DESCRIPTION OF THE TASK
Return each line from the entries below that contains the word "Photo", copied in full.

··· DATA EXTRACT

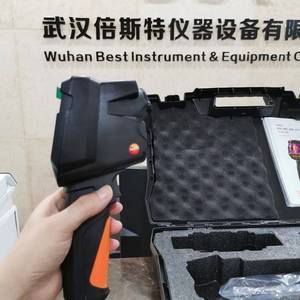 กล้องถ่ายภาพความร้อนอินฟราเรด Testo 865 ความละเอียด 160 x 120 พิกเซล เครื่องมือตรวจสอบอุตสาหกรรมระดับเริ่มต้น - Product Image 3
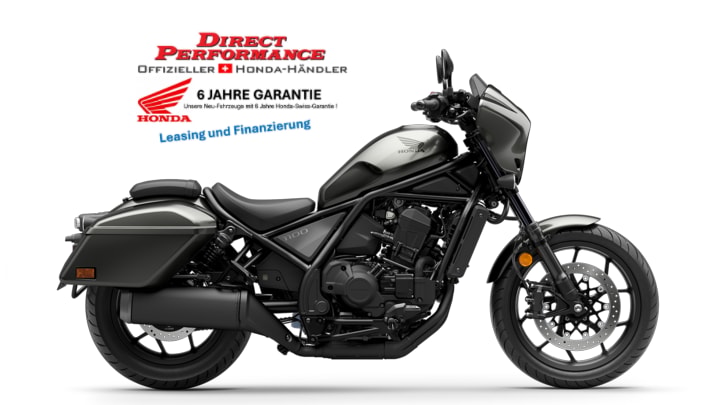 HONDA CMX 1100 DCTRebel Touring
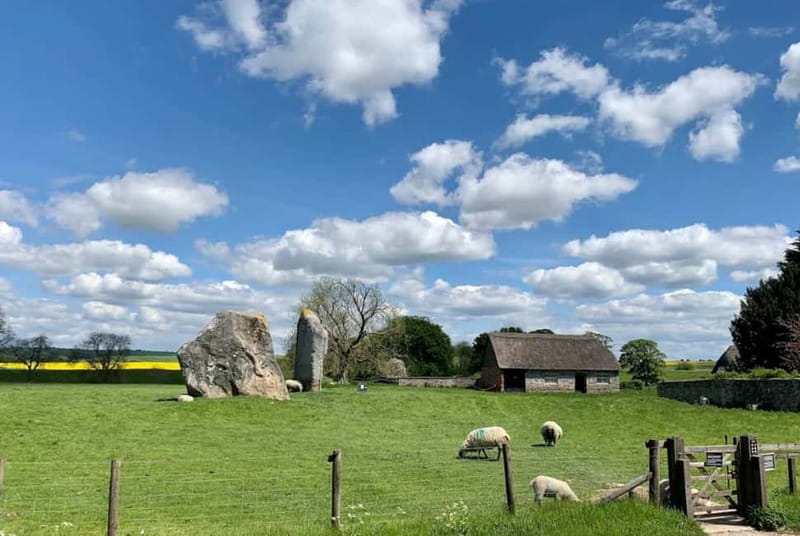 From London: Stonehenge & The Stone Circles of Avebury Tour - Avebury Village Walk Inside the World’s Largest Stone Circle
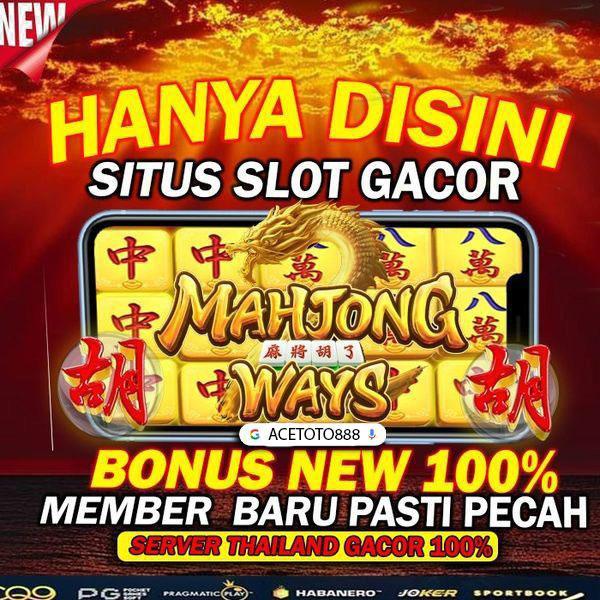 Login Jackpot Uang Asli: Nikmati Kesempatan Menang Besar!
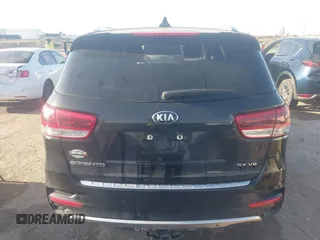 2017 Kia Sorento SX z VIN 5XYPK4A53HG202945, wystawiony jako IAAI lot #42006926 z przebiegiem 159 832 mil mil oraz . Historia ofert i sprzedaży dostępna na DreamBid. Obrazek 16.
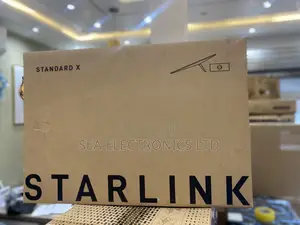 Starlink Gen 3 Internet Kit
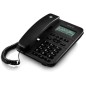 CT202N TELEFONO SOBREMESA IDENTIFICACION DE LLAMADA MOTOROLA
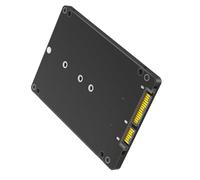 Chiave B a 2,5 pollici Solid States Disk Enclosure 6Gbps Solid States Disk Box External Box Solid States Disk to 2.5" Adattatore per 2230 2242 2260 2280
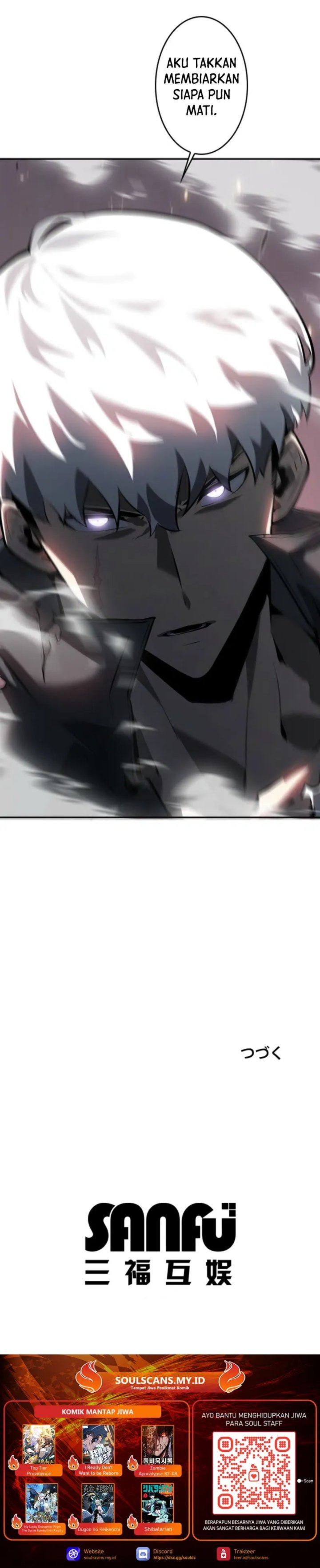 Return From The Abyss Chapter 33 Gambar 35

······
··· DATA EXTRACT

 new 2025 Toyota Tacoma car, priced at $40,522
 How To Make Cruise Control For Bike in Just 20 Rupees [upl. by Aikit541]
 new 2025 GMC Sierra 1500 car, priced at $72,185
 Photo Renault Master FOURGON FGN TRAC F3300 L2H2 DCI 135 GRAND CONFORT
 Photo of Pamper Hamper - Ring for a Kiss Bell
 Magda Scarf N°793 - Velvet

······

REPLY
 Photo Renault Master FOURGON FGN TRAC F3300 L2H2 DCI 135 GRAND CONFORT
 Photo of Pamper Hamper - Ring for a Kiss Bell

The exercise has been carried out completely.